Resolvo me sentar no banquinho. Tiro a mochila das costas e pego um maço de cigarro sabor menta, o meu preferido desde que comecei a fumar. Coloco o cigarro na boca e acendo o fogo. Queimo a ponta do cigarro e trago a fumaça doentia para dentro dos meus pulmões, aliviado. Solto a fumaça e observo ela se espalhar pelo ar como lascas de vidro.

— Então é verdade. Você voltou mesmo.

Aquela voz me era tão familiar quanto Geraldo. William. Estava parado, próximo dali, em um lugar pouco iluminado. Como eu não havia notado a sua presença?

— Sim. - Eu disse, mas algo dentro de mim queria dizer para ele que era óbvio que iria voltar.

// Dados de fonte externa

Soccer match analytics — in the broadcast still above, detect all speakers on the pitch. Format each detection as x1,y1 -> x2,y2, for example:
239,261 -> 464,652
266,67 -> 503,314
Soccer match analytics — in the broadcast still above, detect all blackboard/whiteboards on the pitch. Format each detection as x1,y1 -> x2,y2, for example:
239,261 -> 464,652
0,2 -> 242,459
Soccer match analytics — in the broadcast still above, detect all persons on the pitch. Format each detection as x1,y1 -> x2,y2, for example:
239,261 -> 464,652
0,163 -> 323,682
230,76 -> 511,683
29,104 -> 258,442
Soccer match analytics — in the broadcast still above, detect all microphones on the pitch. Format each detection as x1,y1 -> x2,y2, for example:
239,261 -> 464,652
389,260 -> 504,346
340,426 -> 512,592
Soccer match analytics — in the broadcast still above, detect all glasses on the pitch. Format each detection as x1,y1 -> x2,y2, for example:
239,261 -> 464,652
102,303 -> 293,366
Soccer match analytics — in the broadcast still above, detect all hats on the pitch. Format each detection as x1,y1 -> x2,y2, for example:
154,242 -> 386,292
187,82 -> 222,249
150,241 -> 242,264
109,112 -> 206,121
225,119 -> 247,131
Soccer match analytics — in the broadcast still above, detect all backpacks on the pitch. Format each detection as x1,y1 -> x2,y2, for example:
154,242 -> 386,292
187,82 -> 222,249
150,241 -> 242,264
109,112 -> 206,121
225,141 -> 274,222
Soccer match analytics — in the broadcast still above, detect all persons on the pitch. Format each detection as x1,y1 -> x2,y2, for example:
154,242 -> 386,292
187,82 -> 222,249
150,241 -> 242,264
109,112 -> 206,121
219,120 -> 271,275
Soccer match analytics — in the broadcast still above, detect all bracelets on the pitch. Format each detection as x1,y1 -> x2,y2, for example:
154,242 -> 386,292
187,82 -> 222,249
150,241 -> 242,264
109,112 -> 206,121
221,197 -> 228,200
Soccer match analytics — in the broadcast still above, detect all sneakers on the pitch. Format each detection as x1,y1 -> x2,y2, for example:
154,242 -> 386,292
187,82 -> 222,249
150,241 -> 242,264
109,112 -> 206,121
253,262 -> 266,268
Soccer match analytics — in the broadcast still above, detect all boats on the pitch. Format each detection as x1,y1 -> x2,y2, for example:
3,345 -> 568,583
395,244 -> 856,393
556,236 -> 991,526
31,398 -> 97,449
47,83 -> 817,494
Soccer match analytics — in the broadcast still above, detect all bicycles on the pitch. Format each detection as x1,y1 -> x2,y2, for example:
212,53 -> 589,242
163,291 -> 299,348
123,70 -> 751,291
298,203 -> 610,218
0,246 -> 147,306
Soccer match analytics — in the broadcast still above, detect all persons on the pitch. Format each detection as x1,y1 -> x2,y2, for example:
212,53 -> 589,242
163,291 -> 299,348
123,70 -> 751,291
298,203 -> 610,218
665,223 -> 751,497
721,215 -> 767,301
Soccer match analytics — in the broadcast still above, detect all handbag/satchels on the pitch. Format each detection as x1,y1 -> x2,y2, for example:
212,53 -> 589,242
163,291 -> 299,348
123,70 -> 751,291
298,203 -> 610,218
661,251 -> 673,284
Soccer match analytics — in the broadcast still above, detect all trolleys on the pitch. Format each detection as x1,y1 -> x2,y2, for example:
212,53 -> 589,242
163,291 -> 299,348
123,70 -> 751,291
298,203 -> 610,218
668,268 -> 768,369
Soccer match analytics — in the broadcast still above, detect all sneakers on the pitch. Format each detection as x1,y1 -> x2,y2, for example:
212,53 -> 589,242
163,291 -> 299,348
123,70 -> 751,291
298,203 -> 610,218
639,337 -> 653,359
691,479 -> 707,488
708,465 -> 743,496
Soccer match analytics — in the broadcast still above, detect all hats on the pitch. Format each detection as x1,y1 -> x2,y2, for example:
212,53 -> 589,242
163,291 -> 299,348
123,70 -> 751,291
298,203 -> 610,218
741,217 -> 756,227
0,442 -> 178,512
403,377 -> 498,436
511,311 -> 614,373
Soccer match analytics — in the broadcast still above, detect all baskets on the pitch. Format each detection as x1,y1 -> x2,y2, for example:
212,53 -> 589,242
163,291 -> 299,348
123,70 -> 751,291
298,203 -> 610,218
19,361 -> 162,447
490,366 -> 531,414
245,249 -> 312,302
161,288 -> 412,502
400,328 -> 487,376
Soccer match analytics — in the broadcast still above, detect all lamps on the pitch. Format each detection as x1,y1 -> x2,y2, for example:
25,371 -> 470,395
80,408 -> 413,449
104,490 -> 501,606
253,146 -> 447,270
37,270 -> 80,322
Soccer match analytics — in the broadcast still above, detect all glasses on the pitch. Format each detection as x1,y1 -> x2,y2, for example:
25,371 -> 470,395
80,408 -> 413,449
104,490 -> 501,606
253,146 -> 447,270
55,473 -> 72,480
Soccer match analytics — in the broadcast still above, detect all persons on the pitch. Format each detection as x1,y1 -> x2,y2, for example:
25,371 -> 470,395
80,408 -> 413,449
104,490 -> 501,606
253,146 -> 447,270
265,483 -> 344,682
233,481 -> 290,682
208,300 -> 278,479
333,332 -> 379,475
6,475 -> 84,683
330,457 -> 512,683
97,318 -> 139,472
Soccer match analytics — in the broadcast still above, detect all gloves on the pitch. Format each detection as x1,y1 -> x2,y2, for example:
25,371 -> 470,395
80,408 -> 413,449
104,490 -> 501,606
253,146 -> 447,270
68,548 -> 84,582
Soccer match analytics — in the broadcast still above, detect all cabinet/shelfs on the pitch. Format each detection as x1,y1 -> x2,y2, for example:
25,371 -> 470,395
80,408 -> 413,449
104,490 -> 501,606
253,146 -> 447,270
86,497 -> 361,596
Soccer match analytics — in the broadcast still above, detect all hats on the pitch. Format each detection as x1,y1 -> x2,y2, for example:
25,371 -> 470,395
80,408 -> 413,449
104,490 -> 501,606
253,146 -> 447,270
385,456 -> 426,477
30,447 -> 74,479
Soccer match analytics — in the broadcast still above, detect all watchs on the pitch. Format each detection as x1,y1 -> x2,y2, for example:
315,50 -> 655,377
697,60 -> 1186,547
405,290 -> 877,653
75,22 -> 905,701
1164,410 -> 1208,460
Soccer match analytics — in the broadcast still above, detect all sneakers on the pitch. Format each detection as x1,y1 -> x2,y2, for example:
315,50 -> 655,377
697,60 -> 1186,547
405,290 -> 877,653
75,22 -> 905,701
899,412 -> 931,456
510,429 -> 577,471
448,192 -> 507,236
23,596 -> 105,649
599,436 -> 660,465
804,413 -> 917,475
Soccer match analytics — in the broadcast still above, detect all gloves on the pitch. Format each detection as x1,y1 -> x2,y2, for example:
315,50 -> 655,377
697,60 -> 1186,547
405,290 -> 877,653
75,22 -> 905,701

— Confesso que pensei que não viria, mesmo com... - Ele parou a frase, porque não sabia exatamente se poderia dizer as próximas palavras sem que alguma reação negativa da minha parte viesse à tona.

— Eu devo isso a ela. - Foi tudo o que disse. Eu queria poder dizer mais, queria poder contar para ele como estava, de fato, me sentindo por dentro, mas algo dentro de mim era como uma barreira; continha em segurança quaisquer resquícios de fraqueza - ou humanidade.